# Dataset rows start

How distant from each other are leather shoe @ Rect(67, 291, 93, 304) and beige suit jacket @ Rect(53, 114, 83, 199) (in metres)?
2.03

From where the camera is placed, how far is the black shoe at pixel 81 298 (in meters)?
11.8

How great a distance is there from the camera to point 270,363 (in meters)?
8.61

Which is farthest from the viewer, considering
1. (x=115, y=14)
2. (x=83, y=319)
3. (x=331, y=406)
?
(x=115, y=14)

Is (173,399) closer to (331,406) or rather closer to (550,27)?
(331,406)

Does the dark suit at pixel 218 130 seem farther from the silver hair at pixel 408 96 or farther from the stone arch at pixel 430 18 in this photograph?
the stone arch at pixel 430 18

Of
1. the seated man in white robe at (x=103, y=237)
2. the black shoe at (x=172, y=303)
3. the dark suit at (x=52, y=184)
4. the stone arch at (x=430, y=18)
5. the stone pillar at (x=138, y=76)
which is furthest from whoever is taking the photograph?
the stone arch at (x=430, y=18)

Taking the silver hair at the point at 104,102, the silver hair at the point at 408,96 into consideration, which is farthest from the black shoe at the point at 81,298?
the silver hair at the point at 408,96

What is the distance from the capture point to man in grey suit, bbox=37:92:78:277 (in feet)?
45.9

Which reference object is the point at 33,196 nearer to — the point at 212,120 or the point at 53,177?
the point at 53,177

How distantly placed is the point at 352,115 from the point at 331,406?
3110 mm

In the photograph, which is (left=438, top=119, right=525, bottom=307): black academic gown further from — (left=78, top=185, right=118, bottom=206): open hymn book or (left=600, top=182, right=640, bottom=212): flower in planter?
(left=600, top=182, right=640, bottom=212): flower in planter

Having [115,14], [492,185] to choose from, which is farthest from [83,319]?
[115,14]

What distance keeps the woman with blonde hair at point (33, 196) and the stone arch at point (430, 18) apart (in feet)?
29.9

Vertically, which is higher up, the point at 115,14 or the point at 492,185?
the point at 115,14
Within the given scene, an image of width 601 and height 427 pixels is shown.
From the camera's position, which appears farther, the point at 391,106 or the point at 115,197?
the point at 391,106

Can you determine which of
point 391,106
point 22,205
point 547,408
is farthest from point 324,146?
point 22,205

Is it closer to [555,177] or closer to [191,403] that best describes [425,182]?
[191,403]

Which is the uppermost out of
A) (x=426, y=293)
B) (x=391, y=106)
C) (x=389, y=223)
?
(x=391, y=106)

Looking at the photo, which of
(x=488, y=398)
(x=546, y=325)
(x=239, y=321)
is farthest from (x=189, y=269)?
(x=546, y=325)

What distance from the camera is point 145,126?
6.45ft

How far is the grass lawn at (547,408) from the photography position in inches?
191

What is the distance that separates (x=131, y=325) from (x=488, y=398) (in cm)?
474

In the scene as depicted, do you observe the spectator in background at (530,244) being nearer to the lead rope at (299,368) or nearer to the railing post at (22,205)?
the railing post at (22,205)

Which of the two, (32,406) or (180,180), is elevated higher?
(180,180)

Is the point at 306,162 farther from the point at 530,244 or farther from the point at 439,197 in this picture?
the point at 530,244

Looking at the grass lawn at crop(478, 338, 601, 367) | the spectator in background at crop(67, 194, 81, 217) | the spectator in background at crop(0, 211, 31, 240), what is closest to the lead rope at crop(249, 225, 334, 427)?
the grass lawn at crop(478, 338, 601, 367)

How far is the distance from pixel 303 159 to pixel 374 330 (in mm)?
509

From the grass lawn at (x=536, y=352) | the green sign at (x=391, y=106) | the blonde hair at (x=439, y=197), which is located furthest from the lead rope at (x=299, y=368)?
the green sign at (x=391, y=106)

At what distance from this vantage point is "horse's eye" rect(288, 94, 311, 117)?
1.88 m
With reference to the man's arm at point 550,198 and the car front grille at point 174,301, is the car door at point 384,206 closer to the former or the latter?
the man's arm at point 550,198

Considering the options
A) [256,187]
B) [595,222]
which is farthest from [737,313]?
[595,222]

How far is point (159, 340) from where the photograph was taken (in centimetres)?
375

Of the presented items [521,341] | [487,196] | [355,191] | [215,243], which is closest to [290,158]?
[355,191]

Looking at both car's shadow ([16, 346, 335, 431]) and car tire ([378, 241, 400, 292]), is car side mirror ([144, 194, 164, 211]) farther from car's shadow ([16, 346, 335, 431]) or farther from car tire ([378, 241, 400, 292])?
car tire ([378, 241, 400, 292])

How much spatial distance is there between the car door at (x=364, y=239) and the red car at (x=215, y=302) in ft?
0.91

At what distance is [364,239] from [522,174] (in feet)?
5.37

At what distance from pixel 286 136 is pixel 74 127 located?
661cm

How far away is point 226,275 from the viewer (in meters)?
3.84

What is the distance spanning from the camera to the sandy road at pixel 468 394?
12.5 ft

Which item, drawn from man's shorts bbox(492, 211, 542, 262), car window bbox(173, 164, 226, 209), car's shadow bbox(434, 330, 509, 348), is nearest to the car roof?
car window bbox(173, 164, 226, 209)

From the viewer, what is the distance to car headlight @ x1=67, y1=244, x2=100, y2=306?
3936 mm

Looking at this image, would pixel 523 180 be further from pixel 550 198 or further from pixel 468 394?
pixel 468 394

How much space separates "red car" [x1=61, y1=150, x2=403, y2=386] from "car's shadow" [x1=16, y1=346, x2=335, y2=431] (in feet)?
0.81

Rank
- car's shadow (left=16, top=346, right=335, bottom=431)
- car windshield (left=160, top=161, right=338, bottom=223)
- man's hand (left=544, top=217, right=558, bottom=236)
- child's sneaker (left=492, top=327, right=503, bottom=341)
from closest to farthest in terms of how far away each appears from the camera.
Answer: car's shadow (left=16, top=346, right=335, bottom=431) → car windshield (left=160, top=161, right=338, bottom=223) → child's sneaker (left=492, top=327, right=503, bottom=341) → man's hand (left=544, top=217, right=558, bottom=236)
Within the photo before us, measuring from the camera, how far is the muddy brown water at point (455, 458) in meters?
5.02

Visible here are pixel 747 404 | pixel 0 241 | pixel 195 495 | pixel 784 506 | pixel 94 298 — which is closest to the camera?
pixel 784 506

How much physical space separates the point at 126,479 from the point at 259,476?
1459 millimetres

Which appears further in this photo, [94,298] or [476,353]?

# Dataset rows end

• [Goal]: Provide an exact reproduction of all the entries shown above.

• [Result below]:
How distant from each other are leather shoe @ Rect(67, 291, 93, 304) and beige suit jacket @ Rect(53, 114, 83, 199) (in metres)?
2.03

From where the camera is placed, how far is the black shoe at pixel 81 298 (in meters)?
11.8

How great a distance is there from the camera to point 270,363 (in meters)?
8.61

Which is farthest from the viewer, considering
1. (x=115, y=14)
2. (x=83, y=319)
3. (x=331, y=406)
?
(x=115, y=14)

Is (173,399) closer to (331,406) or rather closer to (550,27)?
(331,406)

Does the dark suit at pixel 218 130 seem farther from the silver hair at pixel 408 96 or farther from the stone arch at pixel 430 18 in this photograph?
the stone arch at pixel 430 18

Of
1. the seated man in white robe at (x=103, y=237)
2. the black shoe at (x=172, y=303)
3. the dark suit at (x=52, y=184)
4. the stone arch at (x=430, y=18)
5. the stone pillar at (x=138, y=76)
which is furthest from whoever is taking the photograph?
the stone arch at (x=430, y=18)

Taking the silver hair at the point at 104,102, the silver hair at the point at 408,96 into consideration, which is farthest from the black shoe at the point at 81,298?
the silver hair at the point at 408,96

What is the distance from the capture point to man in grey suit, bbox=37:92:78:277 (in feet)?
45.9

Which reference object is the point at 33,196 nearer to — the point at 212,120 or the point at 53,177?
the point at 53,177

How distantly placed is the point at 352,115 from the point at 331,406?
3110 mm

In the photograph, which is (left=438, top=119, right=525, bottom=307): black academic gown further from — (left=78, top=185, right=118, bottom=206): open hymn book or (left=600, top=182, right=640, bottom=212): flower in planter?
(left=600, top=182, right=640, bottom=212): flower in planter

Having [115,14], [492,185] to choose from, which is farthest from [83,319]?
[115,14]

What distance keeps the woman with blonde hair at point (33, 196) and the stone arch at point (430, 18) apart (in feet)?
29.9

Vertically, which is higher up, the point at 115,14 or the point at 492,185?
the point at 115,14
Within the given scene, an image of width 601 and height 427 pixels is shown.
From the camera's position, which appears farther, the point at 391,106 or the point at 115,197?
the point at 391,106

Can you determine which of
point 391,106
point 22,205
point 547,408
is farthest from point 324,146?
point 22,205

Is it closer to [555,177] or closer to [191,403] that best describes [425,182]?
[191,403]

Which is the uppermost out of
A) (x=426, y=293)
B) (x=391, y=106)
C) (x=389, y=223)
?
(x=391, y=106)

Looking at the photo, which of
(x=488, y=398)
(x=546, y=325)
(x=239, y=321)
is farthest from (x=189, y=269)?
(x=546, y=325)

What distance from the camera is point 145,126?
6.45ft

How far is the grass lawn at (547,408) from the photography position in inches?
191

What is the distance that separates (x=131, y=325) from (x=488, y=398) (in cm)?
474

In the scene as depicted, do you observe the spectator in background at (530,244) being nearer to the lead rope at (299,368) or nearer to the railing post at (22,205)?
the railing post at (22,205)

Which of the two, (32,406) or (180,180), is elevated higher?
(180,180)

Is the point at 306,162 farther from the point at 530,244 or farther from the point at 439,197 in this picture?
the point at 530,244

Looking at the grass lawn at crop(478, 338, 601, 367) | the spectator in background at crop(67, 194, 81, 217) | the spectator in background at crop(0, 211, 31, 240), what is closest to the lead rope at crop(249, 225, 334, 427)?
the grass lawn at crop(478, 338, 601, 367)

How far is the distance from pixel 303 159 to pixel 374 330 (in mm)?
509

From the grass lawn at (x=536, y=352) | the green sign at (x=391, y=106) | the blonde hair at (x=439, y=197), which is located furthest from the lead rope at (x=299, y=368)?
the green sign at (x=391, y=106)

At what distance from this vantage point is "horse's eye" rect(288, 94, 311, 117)?
1.88 m
With reference to the man's arm at point 550,198 and the car front grille at point 174,301, is the car door at point 384,206 closer to the former or the latter?
the man's arm at point 550,198

Considering the options
A) [256,187]
B) [595,222]
which is farthest from [737,313]?
[595,222]

How far is point (159, 340) from where the photograph was taken (in centimetres)?
375

Of the presented items [521,341] | [487,196] | [355,191] | [215,243], which is closest to [290,158]?
[355,191]

Looking at both car's shadow ([16, 346, 335, 431]) and car tire ([378, 241, 400, 292]), is car side mirror ([144, 194, 164, 211]) farther from car's shadow ([16, 346, 335, 431]) or farther from car tire ([378, 241, 400, 292])?
car tire ([378, 241, 400, 292])

How much spatial distance is there between the car door at (x=364, y=239) and the red car at (x=215, y=302) in ft?
0.91

At what distance is [364,239] from [522,174] (in feet)?
5.37

At what distance from pixel 286 136 is pixel 74 127 located?
661cm

How far away is point 226,275 from the viewer (in meters)?
3.84

What is the distance spanning from the camera to the sandy road at pixel 468 394?
12.5 ft

Which item, drawn from man's shorts bbox(492, 211, 542, 262), car window bbox(173, 164, 226, 209), car's shadow bbox(434, 330, 509, 348), is nearest to the car roof?
car window bbox(173, 164, 226, 209)

From the viewer, what is the distance to car headlight @ x1=67, y1=244, x2=100, y2=306?
3936 mm

Looking at this image, would pixel 523 180 be further from pixel 550 198 or further from pixel 468 394?
pixel 468 394

How much space separates "red car" [x1=61, y1=150, x2=403, y2=386] from "car's shadow" [x1=16, y1=346, x2=335, y2=431] (in feet)?
0.81

Rank
- car's shadow (left=16, top=346, right=335, bottom=431)
- car windshield (left=160, top=161, right=338, bottom=223)
- man's hand (left=544, top=217, right=558, bottom=236)
- child's sneaker (left=492, top=327, right=503, bottom=341)
from closest to farthest in terms of how far away each appears from the camera.
Answer: car's shadow (left=16, top=346, right=335, bottom=431) → car windshield (left=160, top=161, right=338, bottom=223) → child's sneaker (left=492, top=327, right=503, bottom=341) → man's hand (left=544, top=217, right=558, bottom=236)
Within the photo before us, measuring from the camera, how far is the muddy brown water at point (455, 458) in meters?
5.02

Visible here are pixel 747 404 | pixel 0 241 | pixel 195 495 | pixel 784 506 | pixel 94 298 — which is closest to the camera?
pixel 784 506

How much physical space separates the point at 126,479 from the point at 259,476?
1459 millimetres

Which appears further in this photo, [94,298] or [476,353]?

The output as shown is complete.